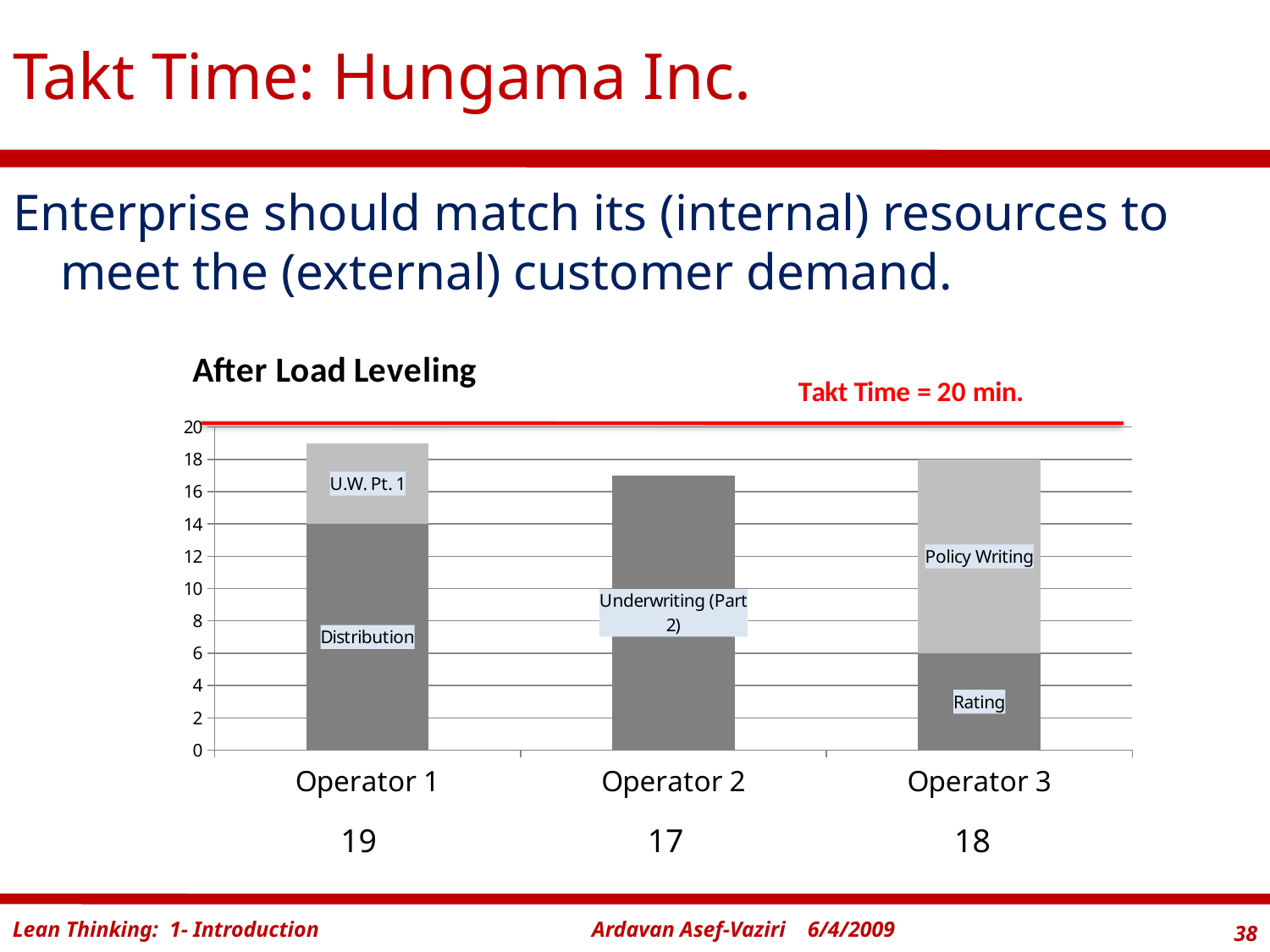
What kind of chart is shown on the slide? Stacked bar chart Which operator has the lowest total time? Operator 2 Which is larger, the total time for Operator 3 or Operator 2? Operator 3 What is the total time for Operator 1? 19 What is the total time for Operator 3? 18 What is the Takt Time indicated by the red line on the chart? 20 min. How many operators are shown on the x axis? 3 What is the total time for Operator 2? 17 Is the value for the Rating segment of Operator 3 greater or less than 10? less What is the difference between the total time for Operator 1 and Operator 2? 2 Which operator has the highest total time? Operator 1 Is the total time for Operator 1 greater or less than 20? less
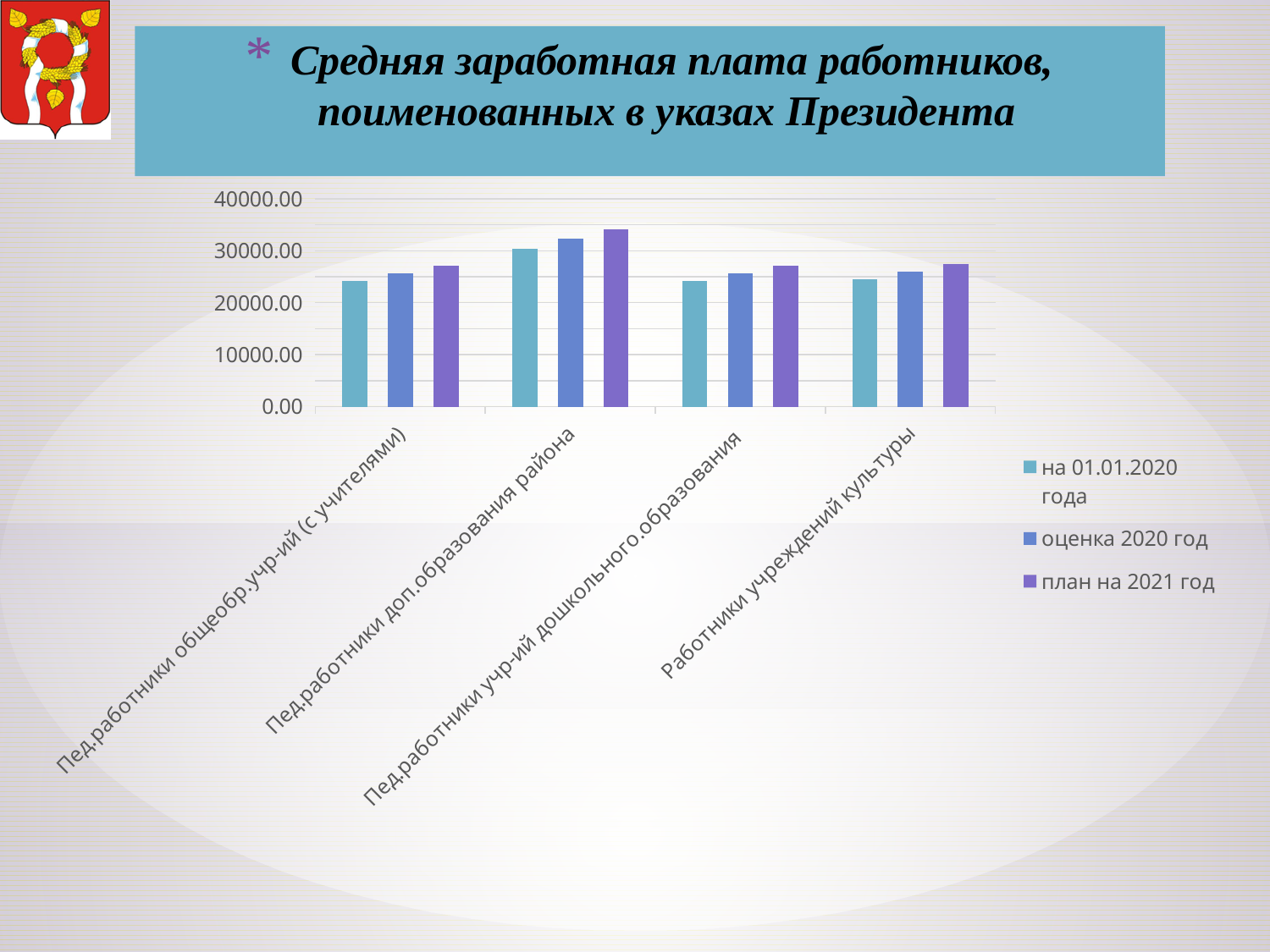
Is the value for 'Работники учреждений культуры' in the series 'план на 2021 год' greater or less than 20000.00? greater Which category has the highest value for the series 'на 01.01.2020 года'? Пед.работники доп.образования района Which series is shown in the darkest purple colour in the chart legend? план на 2021 год How many categories are shown on the x axis of the chart? 4 Which category has the highest value for the series 'план на 2021 год'? Пед.работники доп.образования района Is the value for 'Пед.работники общеобр.учр-ий (с учителями)' in the series 'на 01.01.2020 года' greater or less than 30000.00? less For the series 'оценка 2020 год', which is larger: 'Пед.работники доп.образования района' or 'Пед.работники учр-ий дошкольного.образования'? Пед.работники доп.образования района Is the value for 'Пед.работники доп.образования района' in the series 'план на 2021 год' greater or less than 30000.00? greater What is the title of the chart on the slide? Средняя заработная плата работников, поименованных в указах Президента What kind of chart is shown on the slide? bar chart For 'Пед.работники доп.образования района', do the values rise or fall from 'на 01.01.2020 года' to 'план на 2021 год'? rise How many series does the chart legend list? 3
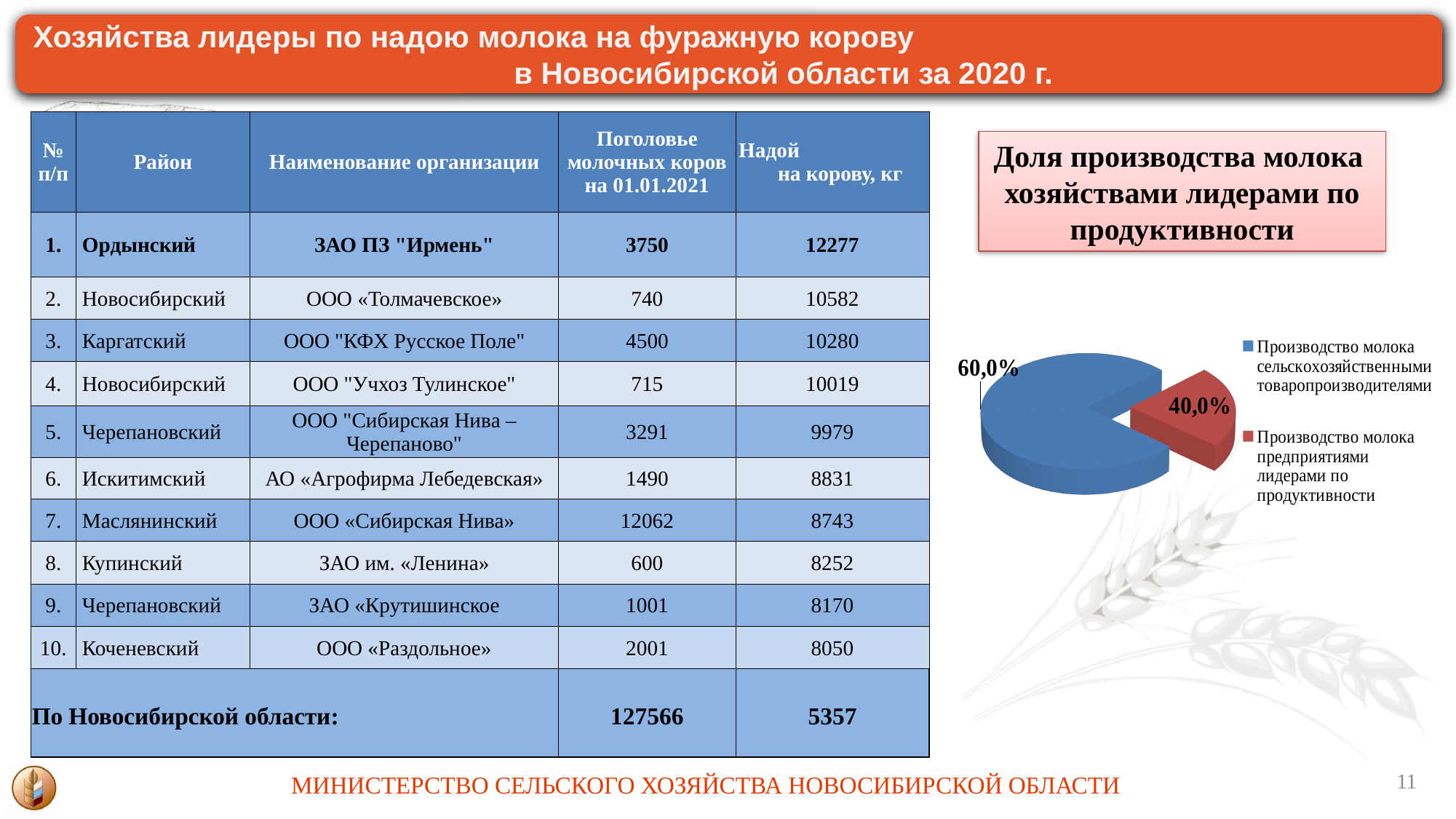
What colour is the slice labelled 40,0% in the pie chart? red How many slices does the pie chart have? 2 How many entries does the legend of the pie chart list? 2 Is the share for "Производство молока предприятиями лидерами по продуктивности" greater or less than 50%? less Which slice of the pie chart is the largest? Производство молока сельскохозяйственными товаропроизводителями What is the title shown above the pie chart? Доля производства молока хозяйствами лидерами по продуктивности What share of the pie chart is labelled "Производство молока сельскохозяйственными товаропроизводителями"? 60,0% Which slice of the pie chart is the smallest? Производство молока предприятиями лидерами по продуктивности What kind of chart is shown on the slide? pie chart What is the difference in percentage points between the two slices of the pie chart? 20,0% Which is larger in the pie chart: the share for "Производство молока сельскохозяйственными товаропроизводителями" or the share for "Производство молока предприятиями лидерами по продуктивности"? Производство молока сельскохозяйственными товаропроизводителями What share of the pie chart is labelled "Производство молока предприятиями лидерами по продуктивности"? 40,0%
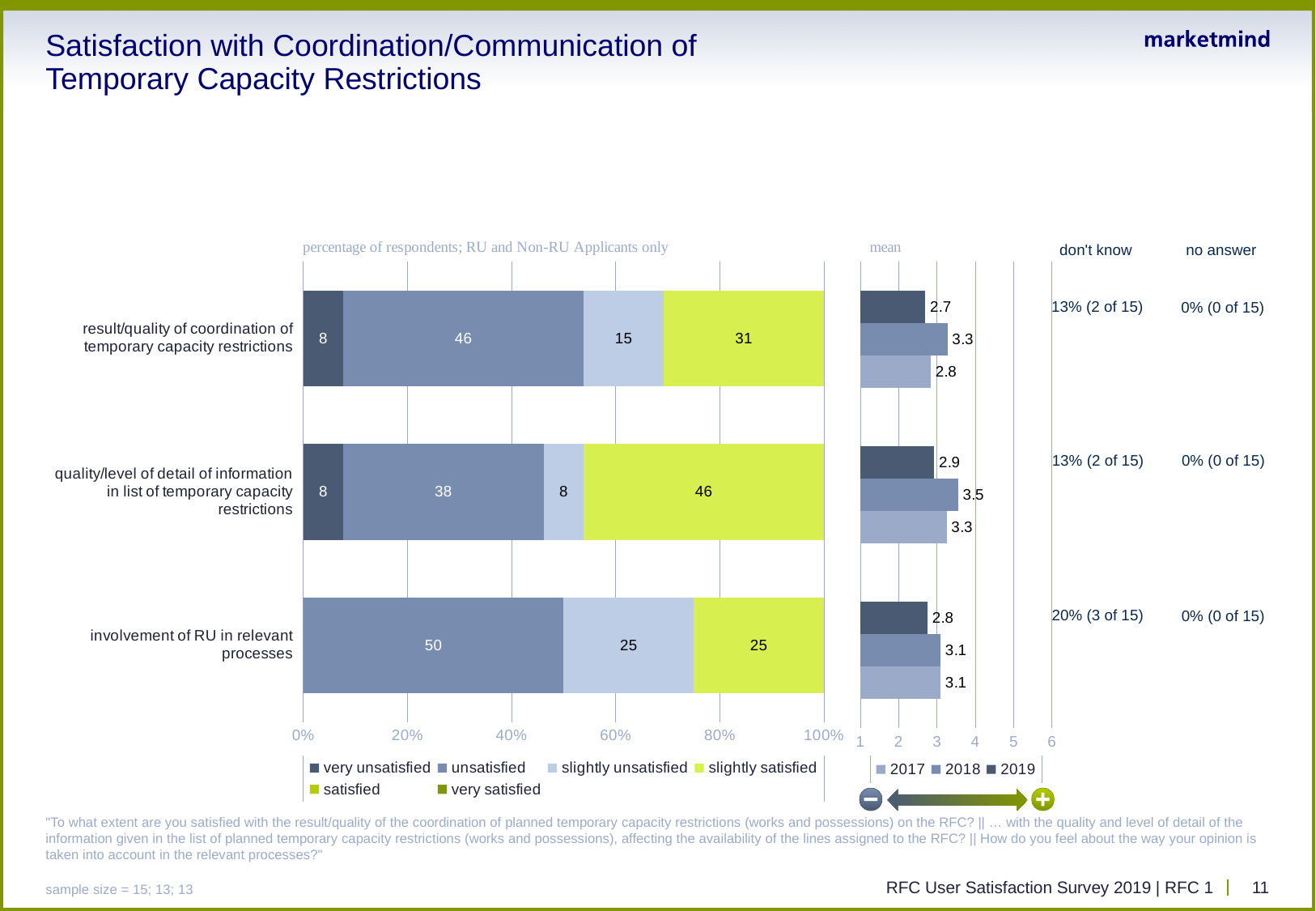
In the mean chart, what is the 2019 mean for result/quality of coordination of temporary capacity restrictions? 2.7 How many items (categories) are shown in the stacked percentage chart? 3 In the mean chart, which item has the lowest 2019 mean? result/quality of coordination of temporary capacity restrictions In the stacked percentage chart, what percentage of respondents were 'slightly satisfied' with the quality/level of detail of information in the list of temporary capacity restrictions? 46 In the stacked percentage chart, what percentage of respondents were 'unsatisfied' with the result/quality of coordination of temporary capacity restrictions? 46 How many series does the legend of the mean chart list? 3 In the mean chart, what is the 2018 mean for quality/level of detail of information in list of temporary capacity restrictions? 3.5 In the mean chart, which item has the highest 2019 mean? quality/level of detail of information in list of temporary capacity restrictions In the stacked percentage chart, which is larger for involvement of RU in relevant processes: the 'unsatisfied' share or the 'slightly satisfied' share? unsatisfied In the stacked percentage chart, what percentage of respondents were 'unsatisfied' with the involvement of RU in relevant processes? 50 In the mean chart, what is the difference between the 2018 and 2019 means for result/quality of coordination of temporary capacity restrictions? 0.6 What type of chart is the percentage-of-respondents chart on the left? stacked bar chart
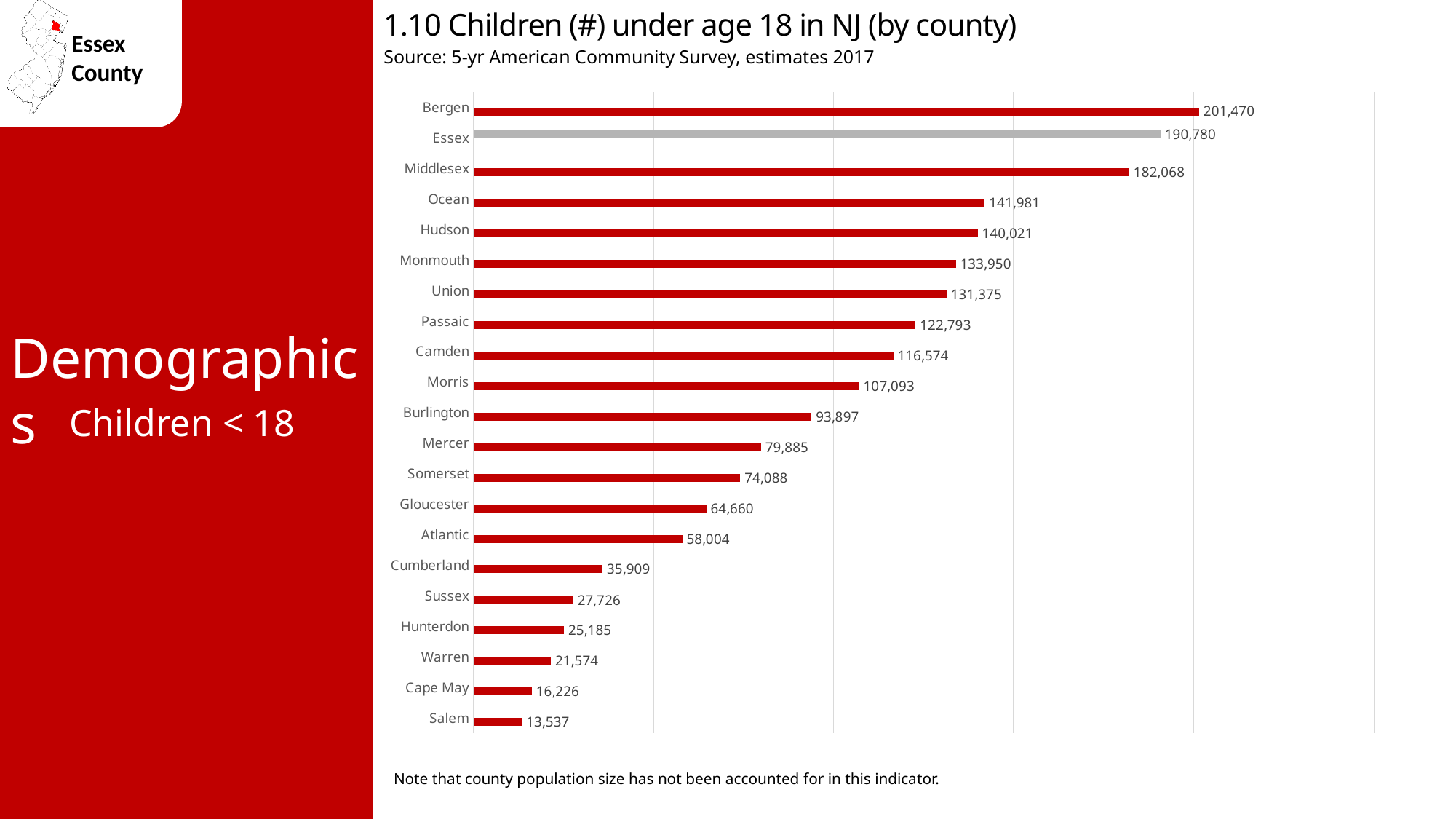
How many counties are shown in the chart? 21 How many children under age 18 are shown for Essex County? 190,780 Which county has more children under 18, Passaic or Camden? Passaic What is the difference between the values for Bergen and Essex? 10,690 What is the difference between the values for Middlesex and Ocean? 40,087 Which county has more children under 18, Sussex or Warren? Sussex Which county has the lowest number of children under age 18? Salem Which county's bar is shown in grey rather than red? Essex Which county has the highest number of children under age 18? Bergen What is the value shown for Cumberland County? 35,909 What type of chart is used on this slide? Bar chart What is the value shown for Morris County? 107,093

Problem requirements: Display each line of the records that contains the word "Operator".

Answer to this exercise:
What kind of chart is shown on the slide? Stacked bar chart Which operator has the lowest total time? Operator 2 Which is larger, the total time for Operator 3 or Operator 2? Operator 3 What is the total time for Operator 1? 19 What is the total time for Operator 3? 18 What is the Takt Time indicated by the red line on the chart? 20 min. How many operators are shown on the x axis? 3 What is the total time for Operator 2? 17 Is the value for the Rating segment of Operator 3 greater or less than 10? less What is the difference between the total time for Operator 1 and Operator 2? 2 Which operator has the highest total time? Operator 1 Is the total time for Operator 1 greater or less than 20? less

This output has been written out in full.